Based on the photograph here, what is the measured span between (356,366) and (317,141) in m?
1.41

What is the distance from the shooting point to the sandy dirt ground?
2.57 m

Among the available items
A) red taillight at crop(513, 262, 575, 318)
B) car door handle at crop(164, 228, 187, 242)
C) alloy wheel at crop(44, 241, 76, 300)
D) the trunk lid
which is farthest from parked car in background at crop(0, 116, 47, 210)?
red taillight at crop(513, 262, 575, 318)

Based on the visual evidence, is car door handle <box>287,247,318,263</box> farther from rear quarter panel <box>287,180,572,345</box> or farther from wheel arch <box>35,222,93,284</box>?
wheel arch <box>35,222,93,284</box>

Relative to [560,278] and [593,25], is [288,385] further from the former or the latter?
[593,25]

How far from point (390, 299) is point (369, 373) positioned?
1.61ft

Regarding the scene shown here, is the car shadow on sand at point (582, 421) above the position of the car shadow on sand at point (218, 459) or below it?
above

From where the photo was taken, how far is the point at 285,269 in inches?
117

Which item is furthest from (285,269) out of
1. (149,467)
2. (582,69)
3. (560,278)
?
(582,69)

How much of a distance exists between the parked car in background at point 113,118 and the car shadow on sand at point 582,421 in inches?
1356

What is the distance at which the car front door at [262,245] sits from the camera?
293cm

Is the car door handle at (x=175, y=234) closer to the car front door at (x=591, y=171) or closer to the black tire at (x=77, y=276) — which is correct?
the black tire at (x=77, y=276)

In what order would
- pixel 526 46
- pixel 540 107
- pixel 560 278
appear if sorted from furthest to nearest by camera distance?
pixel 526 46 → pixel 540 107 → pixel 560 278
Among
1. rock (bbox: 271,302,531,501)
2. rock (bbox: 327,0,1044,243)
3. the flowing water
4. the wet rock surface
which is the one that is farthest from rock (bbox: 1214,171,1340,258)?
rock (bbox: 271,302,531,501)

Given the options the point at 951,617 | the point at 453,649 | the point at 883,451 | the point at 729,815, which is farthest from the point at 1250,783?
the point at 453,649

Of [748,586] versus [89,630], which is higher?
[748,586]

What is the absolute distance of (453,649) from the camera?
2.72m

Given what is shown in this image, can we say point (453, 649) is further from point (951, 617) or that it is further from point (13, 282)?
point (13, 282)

**EXERCISE:** Write out every entry again exactly, please, with nothing missing.

**WRITTEN SOLUTION:**
Based on the photograph here, what is the measured span between (356,366) and (317,141) in m?
1.41

What is the distance from the shooting point to the sandy dirt ground?
2.57 m

Among the available items
A) red taillight at crop(513, 262, 575, 318)
B) car door handle at crop(164, 228, 187, 242)
C) alloy wheel at crop(44, 241, 76, 300)
D) the trunk lid
which is farthest from parked car in background at crop(0, 116, 47, 210)?
red taillight at crop(513, 262, 575, 318)

Based on the visual evidence, is car door handle <box>287,247,318,263</box> farther from rear quarter panel <box>287,180,572,345</box> or farther from wheel arch <box>35,222,93,284</box>?
wheel arch <box>35,222,93,284</box>

Relative to [560,278] and [593,25], is [288,385] further from the former or the latter?
[593,25]

How far from point (390, 299) is point (369, 373) positioned?
1.61ft

Regarding the scene shown here, is the car shadow on sand at point (582, 421) above the position of the car shadow on sand at point (218, 459) or below it?
above

From where the photo was taken, how far is the point at 285,269 in inches?
117

Which item is furthest from (285,269) out of
1. (149,467)
2. (582,69)
3. (560,278)
?
(582,69)

How much of a distance exists between the parked car in background at point 113,118 and the car shadow on sand at point 582,421 in inches?
1356

What is the distance at which the car front door at [262,245] sits from the camera?
293cm

Is the car door handle at (x=175, y=234) closer to the car front door at (x=591, y=171) or closer to the black tire at (x=77, y=276) — which is correct?
the black tire at (x=77, y=276)

In what order would
- pixel 526 46
- pixel 540 107
- pixel 560 278
appear if sorted from furthest to nearest by camera distance?
pixel 526 46 → pixel 540 107 → pixel 560 278
Among
1. rock (bbox: 271,302,531,501)
2. rock (bbox: 327,0,1044,243)
3. the flowing water
4. the wet rock surface
which is the one that is farthest from rock (bbox: 1214,171,1340,258)?
rock (bbox: 271,302,531,501)

Given the options the point at 951,617 | the point at 453,649 | the point at 883,451 | the point at 729,815, which is farthest from the point at 1250,783?
the point at 453,649

Of [748,586] versus [89,630], which is higher?
[748,586]

What is the absolute distance of (453,649) from the camera?
2.72m

Given what is shown in this image, can we say point (453, 649) is further from point (951, 617) or that it is further from point (13, 282)?
point (13, 282)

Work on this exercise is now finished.